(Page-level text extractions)
-- Opening Marker --

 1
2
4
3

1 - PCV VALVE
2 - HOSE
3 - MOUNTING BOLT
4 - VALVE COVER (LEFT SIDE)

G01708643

-- Closing Marker --

DIRECTIONS:
Every entry needs to be retyped exactly.

RESPONSE TO THIS TASK:
 1
2
4
3

1 - PCV VALVE
2 - HOSE
3 - MOUNTING BOLT
4 - VALVE COVER (LEFT SIDE)

G01708643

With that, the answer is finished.